Dass der Radwegbau schon wieder stoppt, beunruhigt auch Kreisrat Maik Förster aus Oberlichtenau. Er meldete sich in einem Brief zu Wort und erinnert an eine Geschichte aus dem 19. Jahrhundert. Damals hatte Rittergutsbesitzer von Bünau den Eisenbahnbau blockiert. Deshalb kreuze die Bahn heute bei Gersdorf/Gelenau die S95 zweimal und fährt lange Schleifen. Das koste nicht nur Zeit, sondern die Bahn gerade jetzt wieder viel Geld beim Umbau der Bahnübergänge. Diesmal geht es um einen Radweg in der selben Region, der Privatgrundstücke schneidet. Die Geschichte drohe sich zu wiederholen, fürchtet Förster und zählt auf, warum der Weg gebraucht wird: wegen der „erheblichen Gefährdung von Radfahrern“, wegen der Nachteile für den Tourismus und für potenzielle Spritsparer, die sich momentan gar nicht mit dem Rad auf die S95 trauen. Weil sie um ihr Leben bangen. Andreas Biesold versichert aber, dass sich die Geschichte nicht wiederholen wird: Es gebe keinen Zweifel, dass dieses Radwegprojekt beim Freistaat als wichtig eingestuft sei. Es drohe nicht zu scheitern, auch nicht am Grunderwerb. Geld werde ebenfalls zur Verfügung stehen. Im ungünstigsten Fall müsse ein sogenanntes Planfeststellungsverfahren angeschoben werden, um den Bau durchzusetzen. In so einem Verfahren würden die betroffenen Flächen quasi eingezogen. Das kann sich allerdings hinziehen.
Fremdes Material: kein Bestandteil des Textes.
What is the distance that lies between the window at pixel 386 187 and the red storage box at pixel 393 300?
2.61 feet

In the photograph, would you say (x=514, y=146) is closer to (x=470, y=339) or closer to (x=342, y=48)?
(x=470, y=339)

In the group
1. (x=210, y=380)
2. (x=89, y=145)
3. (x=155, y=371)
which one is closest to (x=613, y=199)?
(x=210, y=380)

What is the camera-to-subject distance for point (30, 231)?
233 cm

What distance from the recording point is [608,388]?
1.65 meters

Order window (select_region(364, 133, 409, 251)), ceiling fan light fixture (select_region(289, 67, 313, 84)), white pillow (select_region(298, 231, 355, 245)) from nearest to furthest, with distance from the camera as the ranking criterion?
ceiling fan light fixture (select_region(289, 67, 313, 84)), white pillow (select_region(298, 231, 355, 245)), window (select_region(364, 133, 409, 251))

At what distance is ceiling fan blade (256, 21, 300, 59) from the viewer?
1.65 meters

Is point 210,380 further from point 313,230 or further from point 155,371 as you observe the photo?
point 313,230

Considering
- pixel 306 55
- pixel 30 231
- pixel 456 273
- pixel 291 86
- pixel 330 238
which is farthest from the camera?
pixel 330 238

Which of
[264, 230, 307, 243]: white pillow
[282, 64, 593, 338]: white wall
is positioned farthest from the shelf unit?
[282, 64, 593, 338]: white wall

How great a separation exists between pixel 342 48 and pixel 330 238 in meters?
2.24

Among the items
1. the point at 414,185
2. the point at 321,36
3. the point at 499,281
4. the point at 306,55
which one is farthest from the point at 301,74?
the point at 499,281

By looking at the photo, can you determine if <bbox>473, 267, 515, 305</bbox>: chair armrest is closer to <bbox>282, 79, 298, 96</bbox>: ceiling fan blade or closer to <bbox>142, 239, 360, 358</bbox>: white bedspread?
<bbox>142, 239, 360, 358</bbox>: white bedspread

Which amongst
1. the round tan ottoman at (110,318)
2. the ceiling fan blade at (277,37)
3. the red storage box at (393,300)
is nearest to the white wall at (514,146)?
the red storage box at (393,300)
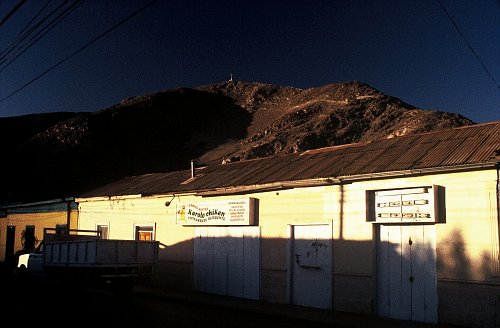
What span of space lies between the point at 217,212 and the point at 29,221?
17.8 metres

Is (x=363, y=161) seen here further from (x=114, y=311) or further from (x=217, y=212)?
(x=114, y=311)

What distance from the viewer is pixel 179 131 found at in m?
89.8

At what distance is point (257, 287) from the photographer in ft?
53.4

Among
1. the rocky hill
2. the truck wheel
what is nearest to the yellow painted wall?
the truck wheel

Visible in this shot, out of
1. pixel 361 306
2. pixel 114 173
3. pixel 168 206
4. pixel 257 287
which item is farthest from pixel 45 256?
pixel 114 173

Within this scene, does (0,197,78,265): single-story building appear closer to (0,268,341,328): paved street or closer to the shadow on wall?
(0,268,341,328): paved street

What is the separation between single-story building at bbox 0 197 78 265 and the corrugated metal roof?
6592mm

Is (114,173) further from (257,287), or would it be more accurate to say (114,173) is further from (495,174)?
(495,174)

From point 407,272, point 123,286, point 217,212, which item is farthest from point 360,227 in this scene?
point 123,286

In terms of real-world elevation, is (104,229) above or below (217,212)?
below

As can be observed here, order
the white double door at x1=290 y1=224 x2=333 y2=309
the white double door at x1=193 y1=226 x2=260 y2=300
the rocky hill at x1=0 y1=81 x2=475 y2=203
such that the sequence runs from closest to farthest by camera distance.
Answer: the white double door at x1=290 y1=224 x2=333 y2=309 < the white double door at x1=193 y1=226 x2=260 y2=300 < the rocky hill at x1=0 y1=81 x2=475 y2=203

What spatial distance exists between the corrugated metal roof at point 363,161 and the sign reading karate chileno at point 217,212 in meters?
0.56

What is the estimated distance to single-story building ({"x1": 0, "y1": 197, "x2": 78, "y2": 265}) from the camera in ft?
87.7

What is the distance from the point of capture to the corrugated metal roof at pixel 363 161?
1238 centimetres
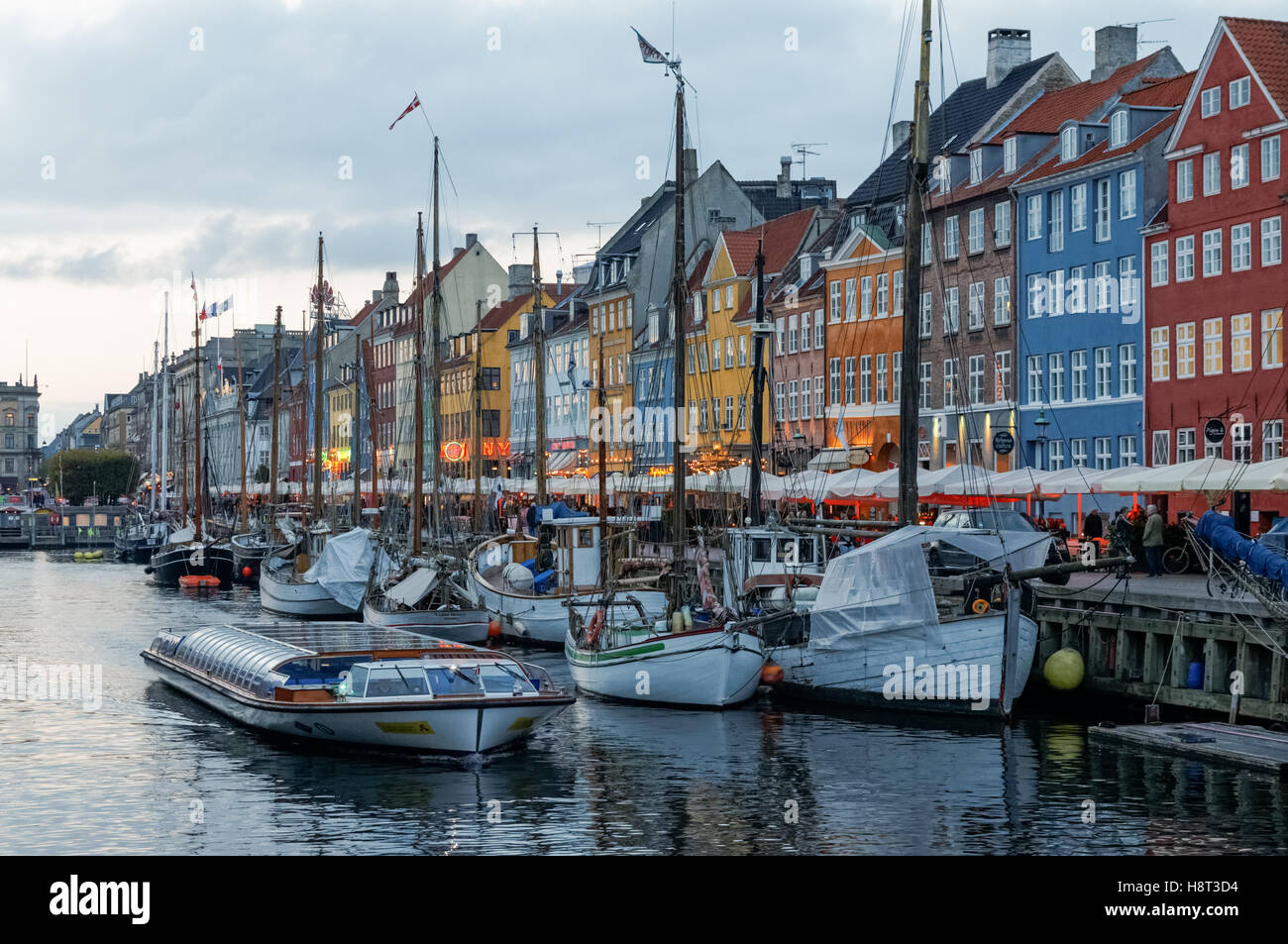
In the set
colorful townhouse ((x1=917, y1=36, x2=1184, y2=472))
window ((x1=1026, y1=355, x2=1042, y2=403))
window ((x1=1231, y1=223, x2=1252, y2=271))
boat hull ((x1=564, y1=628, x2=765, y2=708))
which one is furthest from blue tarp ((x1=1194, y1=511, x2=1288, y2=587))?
window ((x1=1026, y1=355, x2=1042, y2=403))

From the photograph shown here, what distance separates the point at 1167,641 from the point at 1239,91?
27.2 metres

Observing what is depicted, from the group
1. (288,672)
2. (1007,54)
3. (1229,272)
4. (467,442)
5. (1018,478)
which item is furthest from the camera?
(467,442)

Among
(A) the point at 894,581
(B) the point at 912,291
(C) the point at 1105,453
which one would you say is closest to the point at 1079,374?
(C) the point at 1105,453

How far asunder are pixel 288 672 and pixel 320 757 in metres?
2.74

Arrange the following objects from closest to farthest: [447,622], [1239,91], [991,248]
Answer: [447,622], [1239,91], [991,248]

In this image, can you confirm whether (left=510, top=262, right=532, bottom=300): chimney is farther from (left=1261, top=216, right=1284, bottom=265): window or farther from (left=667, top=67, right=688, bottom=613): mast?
(left=667, top=67, right=688, bottom=613): mast

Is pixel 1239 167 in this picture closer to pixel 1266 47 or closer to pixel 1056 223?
pixel 1266 47

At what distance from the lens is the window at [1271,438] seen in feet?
173

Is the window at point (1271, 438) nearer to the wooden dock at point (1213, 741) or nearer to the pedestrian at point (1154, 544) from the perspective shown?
the pedestrian at point (1154, 544)

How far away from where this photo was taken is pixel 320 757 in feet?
102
Hoffnung noch nicht aufgegeben

Margit Boden, die Bürgermeisterin vom Haselbachtal, hat aber die Hoffnung noch nicht aufgegeben, dass es dieses Jahr weitergeht. Dafür sei sie gern bereit, die Planer in Bautzen zu unterstützen. Die Forderung nach dem Radweg gebe es schon ewig, „und die Leute fragen immer wieder danach“, sagt sie. Für den Tourismus, den Berufsverkehr, auch den Schulweg werde die Trasse gebraucht. Viel zu lange ziehe sich der Bau schon hin.

Und die Radfahrer müssen sich weiterhin im Autoverkehr an der S95 behaupten. Stefan Träber aus Weißbach ist ein passionierter Radler und war auch gestern an der Trasse zum Einkaufszentrum in Gersdorf unterwegs mit Lastern und Pkws im Nacken. Zu Radwegen hat er dennoch ein gespaltenes Verhältnis. Nicht jeder sei sinnvoll. Deshalb sollte die Nutzung kein Zwang sein, sagt er und weist auf Gefahren hin. Die entstehen immer dort, wo sich der Verkehr wieder mische. Dann werde der Radler vom Kraftfahrer gern übersehen. Träber erinnert an schwere Unfälle in Kamenz und Bernsdorf. Aber die S95 sei wirklich Horror für Radler, räumt auch er ein. Er habe selbst einmal Fahrzeuge gezählt: „Es waren 1000 in der Stunde.“ Der geplante Überlandradweg sei deshalb eine berechtigte Forderung. Das sieht Dietmar Bahr genauso. Dann hätte er nämlich auch mal die Chance, nach Gersdorf zu radeln. Vorgenommen habe er es sich und dafür einen Teil seines Landes abgetreten. Im Tausch gegen eine andere Fläche. Denn ein bisschen Platz für seine Traktoren und den Multicar brauche er schon. „Es wird doch immer mehr Verkehr.“ Er wünscht sich, dass Planer und Anlieger recht schnell Kompromisse finden: Schließlich habe er sich auch mit der Behörde geeinigt.